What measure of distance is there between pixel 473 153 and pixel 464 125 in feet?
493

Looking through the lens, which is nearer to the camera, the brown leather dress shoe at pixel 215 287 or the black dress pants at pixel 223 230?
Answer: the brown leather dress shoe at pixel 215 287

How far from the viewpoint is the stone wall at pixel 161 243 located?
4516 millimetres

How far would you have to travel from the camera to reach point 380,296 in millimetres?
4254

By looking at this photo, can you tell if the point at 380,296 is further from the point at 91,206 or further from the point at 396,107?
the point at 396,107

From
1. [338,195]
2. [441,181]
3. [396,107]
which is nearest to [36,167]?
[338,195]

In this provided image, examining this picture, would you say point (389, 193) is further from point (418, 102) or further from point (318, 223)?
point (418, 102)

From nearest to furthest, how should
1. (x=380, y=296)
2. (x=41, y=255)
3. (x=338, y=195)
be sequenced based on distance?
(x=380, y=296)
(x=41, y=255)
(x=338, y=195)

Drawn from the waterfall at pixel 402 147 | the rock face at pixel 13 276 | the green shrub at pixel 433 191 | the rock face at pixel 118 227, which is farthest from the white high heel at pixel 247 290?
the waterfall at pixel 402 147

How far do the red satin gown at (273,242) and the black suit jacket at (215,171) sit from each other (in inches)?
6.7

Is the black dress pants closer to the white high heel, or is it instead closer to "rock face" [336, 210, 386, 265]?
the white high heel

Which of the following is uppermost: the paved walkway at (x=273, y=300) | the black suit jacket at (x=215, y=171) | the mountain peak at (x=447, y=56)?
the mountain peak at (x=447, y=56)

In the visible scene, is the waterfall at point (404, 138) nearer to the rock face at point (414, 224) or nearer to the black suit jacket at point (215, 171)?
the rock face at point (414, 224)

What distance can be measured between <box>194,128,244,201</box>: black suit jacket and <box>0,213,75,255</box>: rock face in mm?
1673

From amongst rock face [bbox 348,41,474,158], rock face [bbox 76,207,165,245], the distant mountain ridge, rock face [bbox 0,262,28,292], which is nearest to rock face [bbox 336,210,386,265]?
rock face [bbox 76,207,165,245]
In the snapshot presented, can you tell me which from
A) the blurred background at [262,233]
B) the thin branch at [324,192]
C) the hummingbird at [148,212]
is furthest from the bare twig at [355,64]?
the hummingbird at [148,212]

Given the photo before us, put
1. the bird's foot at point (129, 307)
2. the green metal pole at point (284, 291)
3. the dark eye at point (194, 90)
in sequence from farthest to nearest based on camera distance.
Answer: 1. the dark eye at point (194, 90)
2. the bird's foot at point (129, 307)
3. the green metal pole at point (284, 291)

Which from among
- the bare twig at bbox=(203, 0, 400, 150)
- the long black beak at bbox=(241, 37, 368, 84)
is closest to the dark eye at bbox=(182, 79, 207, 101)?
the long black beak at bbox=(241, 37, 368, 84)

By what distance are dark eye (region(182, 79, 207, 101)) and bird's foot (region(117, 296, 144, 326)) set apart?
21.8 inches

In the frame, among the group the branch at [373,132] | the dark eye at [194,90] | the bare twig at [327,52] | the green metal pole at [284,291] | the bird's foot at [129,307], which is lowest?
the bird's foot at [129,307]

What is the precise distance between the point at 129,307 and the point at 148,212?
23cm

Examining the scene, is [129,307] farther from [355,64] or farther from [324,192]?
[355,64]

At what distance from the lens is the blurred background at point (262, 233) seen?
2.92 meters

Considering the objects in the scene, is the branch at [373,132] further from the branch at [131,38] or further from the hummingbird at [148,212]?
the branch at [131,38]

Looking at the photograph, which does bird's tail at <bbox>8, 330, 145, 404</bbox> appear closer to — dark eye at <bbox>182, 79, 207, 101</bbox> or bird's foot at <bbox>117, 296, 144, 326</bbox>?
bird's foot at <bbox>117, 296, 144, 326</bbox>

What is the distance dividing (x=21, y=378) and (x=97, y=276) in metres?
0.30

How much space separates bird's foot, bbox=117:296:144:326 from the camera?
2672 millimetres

==

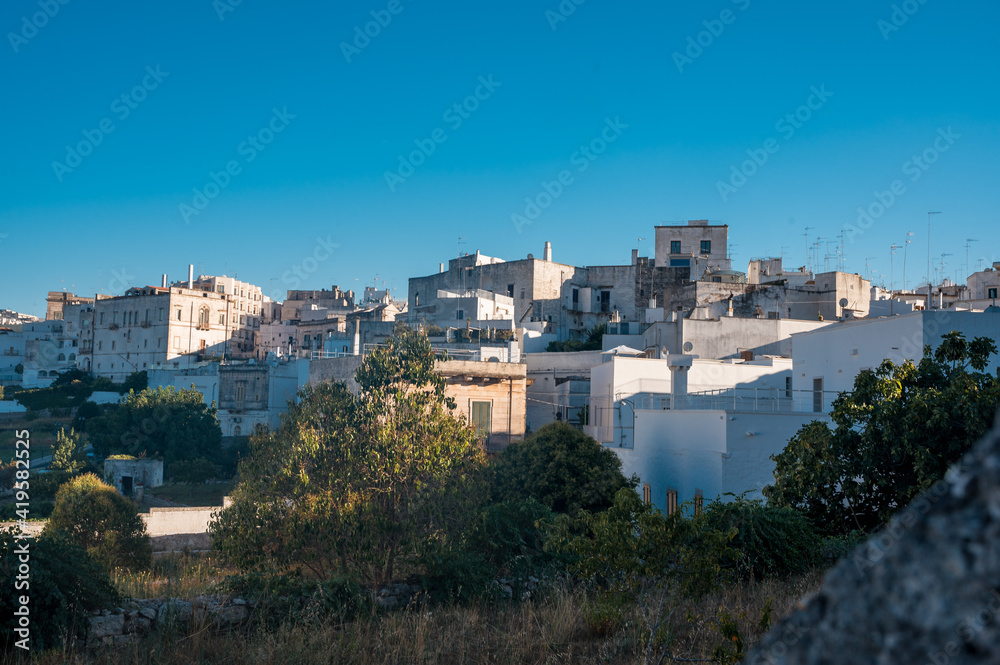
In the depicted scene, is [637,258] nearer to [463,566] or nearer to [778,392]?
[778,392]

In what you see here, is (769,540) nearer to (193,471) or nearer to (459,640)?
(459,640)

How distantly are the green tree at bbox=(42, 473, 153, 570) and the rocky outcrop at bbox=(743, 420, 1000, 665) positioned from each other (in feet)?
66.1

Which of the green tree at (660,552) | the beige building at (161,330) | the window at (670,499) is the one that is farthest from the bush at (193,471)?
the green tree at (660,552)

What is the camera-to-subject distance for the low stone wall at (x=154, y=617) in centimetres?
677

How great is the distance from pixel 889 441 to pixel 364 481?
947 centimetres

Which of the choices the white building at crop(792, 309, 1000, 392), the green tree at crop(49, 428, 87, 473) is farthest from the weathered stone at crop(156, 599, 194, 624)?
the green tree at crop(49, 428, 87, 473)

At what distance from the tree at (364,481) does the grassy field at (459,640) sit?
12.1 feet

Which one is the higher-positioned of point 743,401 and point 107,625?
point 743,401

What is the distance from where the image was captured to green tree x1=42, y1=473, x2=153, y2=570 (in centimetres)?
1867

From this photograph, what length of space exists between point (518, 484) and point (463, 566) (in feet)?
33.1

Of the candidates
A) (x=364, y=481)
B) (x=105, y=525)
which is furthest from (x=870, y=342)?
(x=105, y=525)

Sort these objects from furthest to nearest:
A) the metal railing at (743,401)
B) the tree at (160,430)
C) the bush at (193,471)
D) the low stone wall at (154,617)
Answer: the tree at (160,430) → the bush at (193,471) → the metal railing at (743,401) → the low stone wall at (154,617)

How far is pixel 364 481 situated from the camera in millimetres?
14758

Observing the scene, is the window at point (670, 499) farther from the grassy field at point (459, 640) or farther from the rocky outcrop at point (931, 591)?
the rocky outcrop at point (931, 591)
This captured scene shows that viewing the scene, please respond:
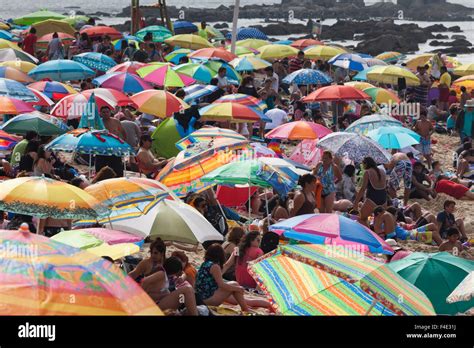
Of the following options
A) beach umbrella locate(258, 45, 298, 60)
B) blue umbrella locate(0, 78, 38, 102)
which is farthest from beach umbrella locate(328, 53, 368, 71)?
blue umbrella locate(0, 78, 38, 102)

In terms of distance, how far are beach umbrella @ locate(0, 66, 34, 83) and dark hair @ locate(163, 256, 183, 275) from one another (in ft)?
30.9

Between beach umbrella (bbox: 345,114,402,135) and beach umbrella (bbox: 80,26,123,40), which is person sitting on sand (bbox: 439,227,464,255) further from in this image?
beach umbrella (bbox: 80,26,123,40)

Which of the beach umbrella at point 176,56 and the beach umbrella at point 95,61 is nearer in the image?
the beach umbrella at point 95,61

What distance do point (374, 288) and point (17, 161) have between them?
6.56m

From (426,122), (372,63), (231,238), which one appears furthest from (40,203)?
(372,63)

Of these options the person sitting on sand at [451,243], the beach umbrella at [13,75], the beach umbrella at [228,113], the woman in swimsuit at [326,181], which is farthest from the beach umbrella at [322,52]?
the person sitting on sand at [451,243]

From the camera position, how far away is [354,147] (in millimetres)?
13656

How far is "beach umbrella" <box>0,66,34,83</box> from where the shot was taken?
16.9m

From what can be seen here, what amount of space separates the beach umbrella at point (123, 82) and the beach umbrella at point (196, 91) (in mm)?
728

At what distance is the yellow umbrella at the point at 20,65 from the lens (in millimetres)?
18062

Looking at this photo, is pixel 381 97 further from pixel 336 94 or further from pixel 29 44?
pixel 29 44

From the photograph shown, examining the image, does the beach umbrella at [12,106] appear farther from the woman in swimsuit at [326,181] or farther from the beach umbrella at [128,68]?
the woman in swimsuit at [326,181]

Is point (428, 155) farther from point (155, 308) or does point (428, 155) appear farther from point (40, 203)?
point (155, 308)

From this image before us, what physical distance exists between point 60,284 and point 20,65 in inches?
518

* * *

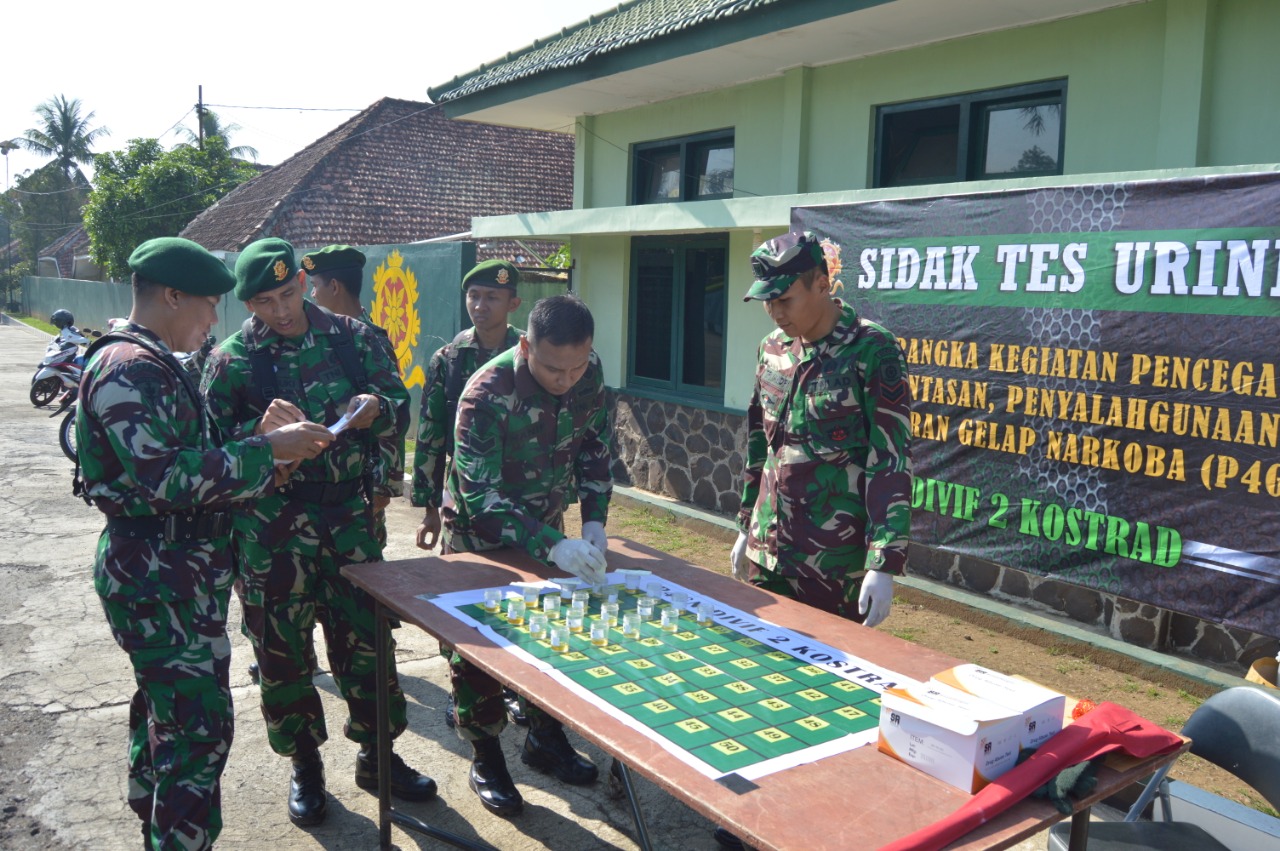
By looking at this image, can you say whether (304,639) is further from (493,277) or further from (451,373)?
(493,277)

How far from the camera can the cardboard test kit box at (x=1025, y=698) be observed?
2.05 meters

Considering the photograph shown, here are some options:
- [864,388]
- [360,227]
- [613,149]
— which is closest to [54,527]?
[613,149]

Stated goal: Scale every line from the one containing "By looking at this image, can" down to the one containing "2.05 meters", both included, by writing all of them out again unchanged except that each number in the answers (coordinates and distances) is multiplied by 2.3. Round each result to as many decimals as the original number had, rounding halves up.

Completed exercise:
By looking at this image, can you say whether (304,639) is further from (493,277) or further from (451,373)?
(1134,637)

How far from the camera can the cardboard test kit box at (x=1025, y=698) be observed?
4.72 meters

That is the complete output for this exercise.